= Beginning of Section =

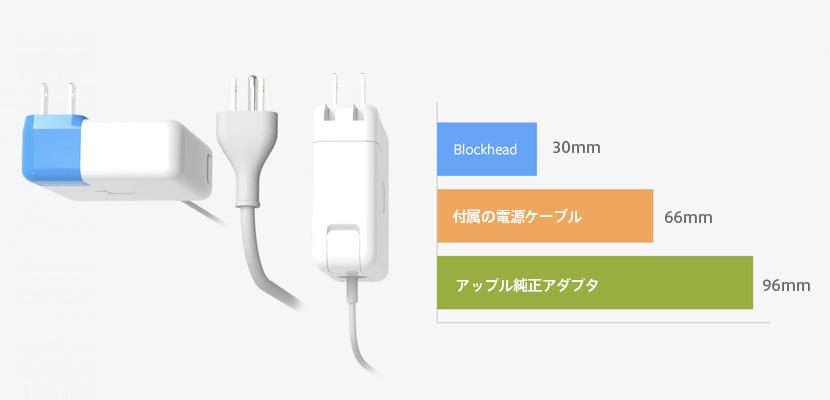 Apple電源アダプタとBlockheadの必要スペース比較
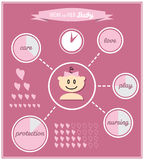 Cute baby girl symbols Royalty Free Stock Photography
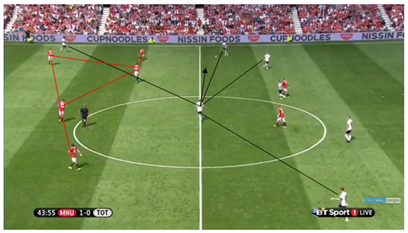 Spurs' lack of compactness & short passing options in possession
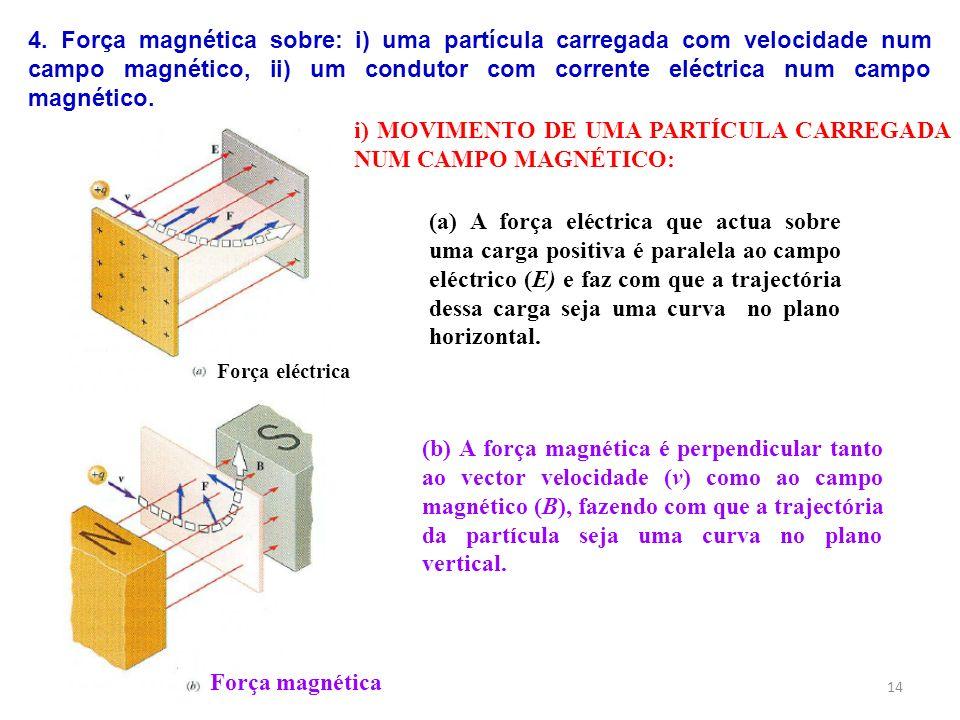 14 (a) A força eléctrica que actua sobre uma carga positiva é paralela ao campo eléctrico (E) e faz com que a trajectória dessa carga seja uma curva n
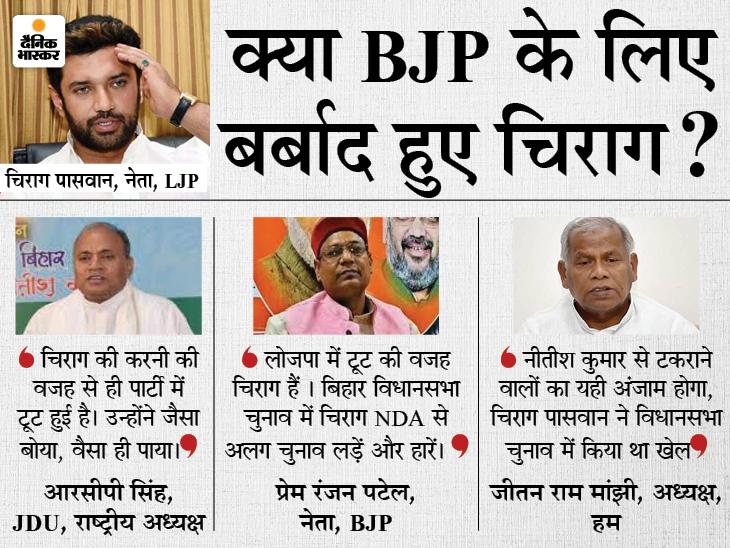 LJP से बेदखल चिराग को BJP का जवाब- टूट के लिए आप हैं जिम्मेवार, हम और JDU ने भी तरेरी आंखें बिहार,Bihar - Dainik Bhaskar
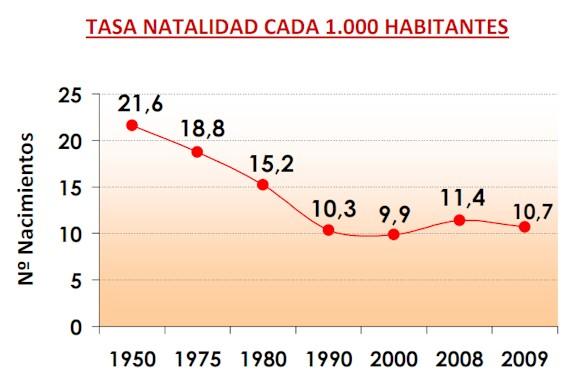 tasa_natalidad_espana.jpg
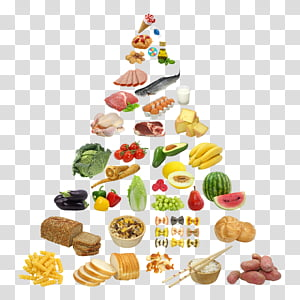 Foods and drinks, food pyramid PNG clipart
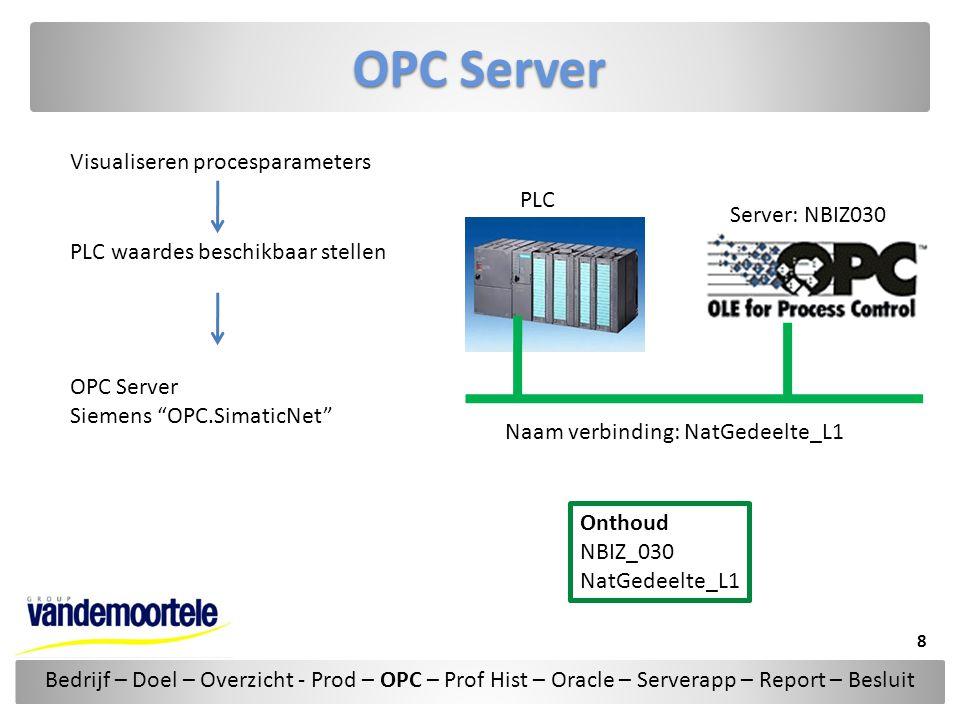 "OPC Server Visualiseren procesparameters PLC waardes beschikbaar stellen OPC Server Siemens ""OPC.SimaticNet"" Naam verbinding: NatGedeelte_L1 Server: N"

= End of Section =

§ **DIRECTIONS**
Take the lines from the one that contains "LJP से बेदखल" down to the last line of the listing above, both included, and set them down exactly, leaving out pictures.

§ **ANSWER BELOW**
 LJP से बेदखल चिराग को BJP का जवाब- टूट के लिए आप हैं जिम्मेवार, हम और JDU ने भी तरेरी आंखें बिहार,Bihar - Dainik Bhaskar
 tasa_natalidad_espana.jpg
 Foods and drinks, food pyramid PNG clipart
 "OPC Server Visualiseren procesparameters PLC waardes beschikbaar stellen OPC Server Siemens ""OPC.SimaticNet"" Naam verbinding: NatGedeelte_L1 Server: N"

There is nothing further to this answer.